23 March 1842, the French writer Marie-Henri Beyle, better known as “Stendhal” died at the age of 59 in Paris.
“In our calling, we have to choose; we must make our fortune either in this world or in the next, there is no middle way.“ (Stendhal “Le Rouge et le Noir“)
|A portrait of Stendhal by the French painter Louis Ducis (1775 – 1847) |
from 1835 Fonds Bucci, Bibliothèque Sormani, Milan.

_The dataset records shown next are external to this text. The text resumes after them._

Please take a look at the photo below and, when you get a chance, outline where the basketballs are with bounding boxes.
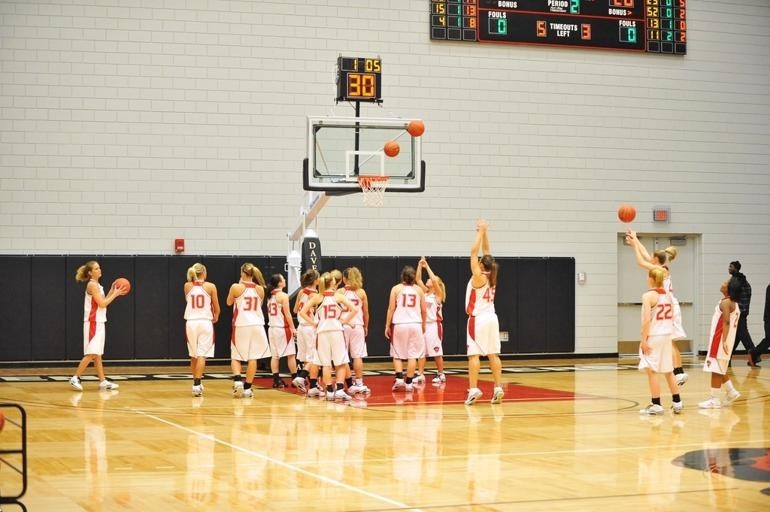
[0,412,5,432]
[409,121,425,137]
[114,278,130,295]
[619,206,636,221]
[385,141,400,156]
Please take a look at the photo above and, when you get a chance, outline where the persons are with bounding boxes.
[184,262,221,397]
[69,261,128,391]
[747,283,770,367]
[299,271,359,400]
[624,226,688,388]
[638,267,685,414]
[463,220,505,405]
[384,264,427,393]
[336,266,371,395]
[728,261,761,368]
[267,273,309,388]
[410,255,446,385]
[293,269,325,397]
[696,279,742,409]
[226,262,271,398]
[330,270,343,289]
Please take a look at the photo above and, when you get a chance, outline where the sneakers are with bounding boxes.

The thought suggests itself every now and then that it was the prerequisite for being an artist of class during the 19th century, one had to suffer from a venereal disease at the very least. Henry Beyle contracted the great-pox at the age of 18 during Napoleon’s campaign in Italy where he served as a second lieutenant in a dragoon regiment, and while he had to quit active service in 1802, Henry had at least the opportunity to fall in love with Italian music, art and literature in and around Milan. He joined the Grande Armée again five years later as war commissar, served in Napoleon’s German satellite states, Russia and, again, in Italy and his admiration for the German art historian Winckelmann, born in Stendal in Saxony-Anhalt, one of Henry’s operating sites in 1808, made him choose the nom de plume: Stendhal when he began writing in earnest in hid mid-30s since he had to. The civil administration of France’s restoration period had no place for him anymore.

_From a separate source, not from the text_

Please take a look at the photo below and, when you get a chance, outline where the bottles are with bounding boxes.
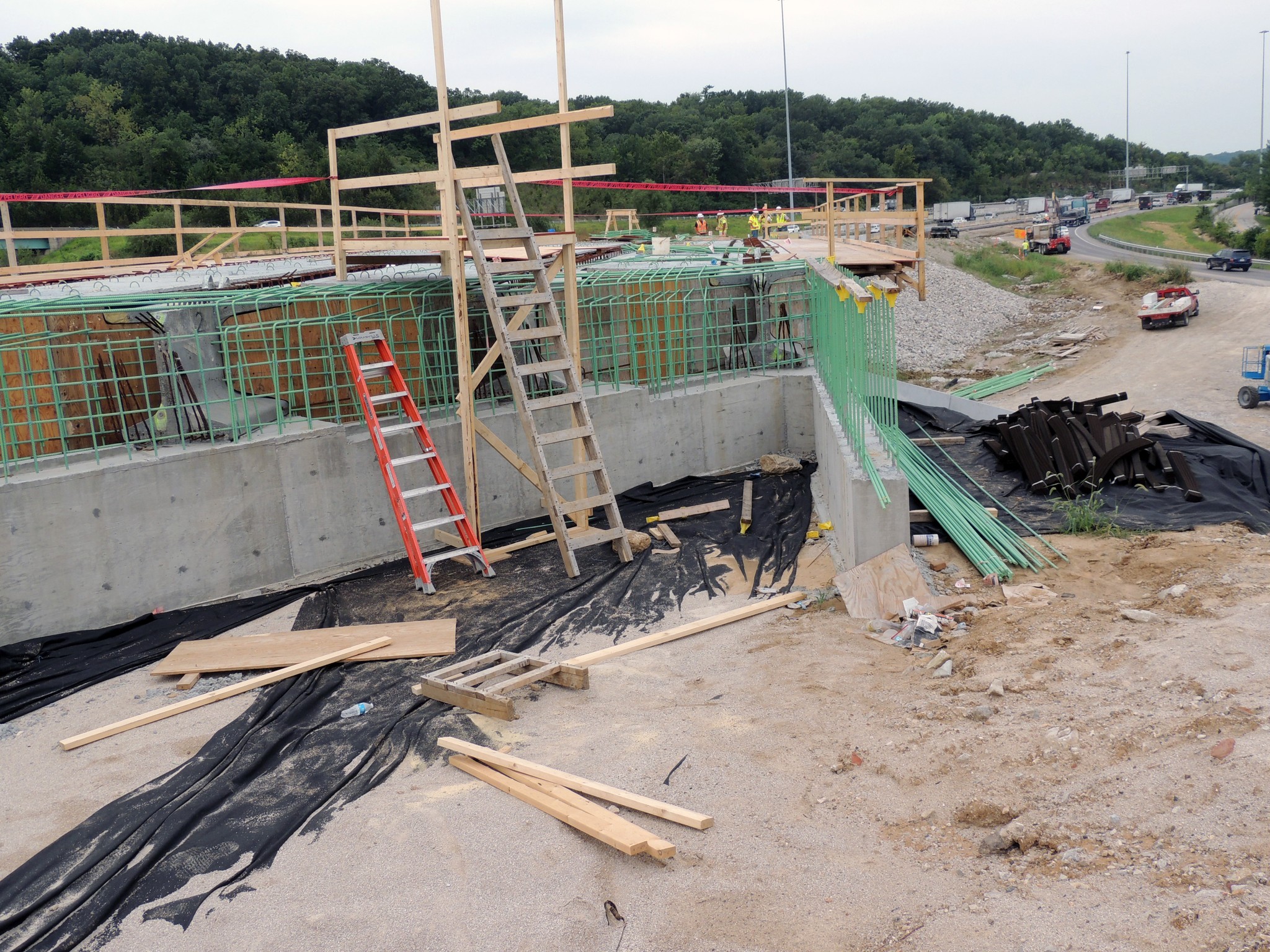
[340,702,373,718]
[637,244,645,255]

While the Romantic Movement, by and large, indulged in the description of touchy-feely conditions, Stendhal, though far from being able to disenthrall himself from the prevalent maudlin of his age completely, found his focus in acute psychological observations and depictions of his characters, especially his female cast, that made them appear simply alive along the lines of the protagonists’ coming to naught in civil society. His narratives often anticipate and outrank the later works of literary realism and, as usually, his merits, ahead of the times, were recognised by few contemporaries. Stendhal dictated world literature like “La Chartreuse de Parme” because he couldn’t hold his pen steady anymore, rather more from the coeval treatments than from the syphilis itself, the “Charterhouse” became the only success during his life and times, while artists of the late 19th and 20th century again and again recurred on Stendhal’s works and he posthumously engages a devoted audience from all across the world.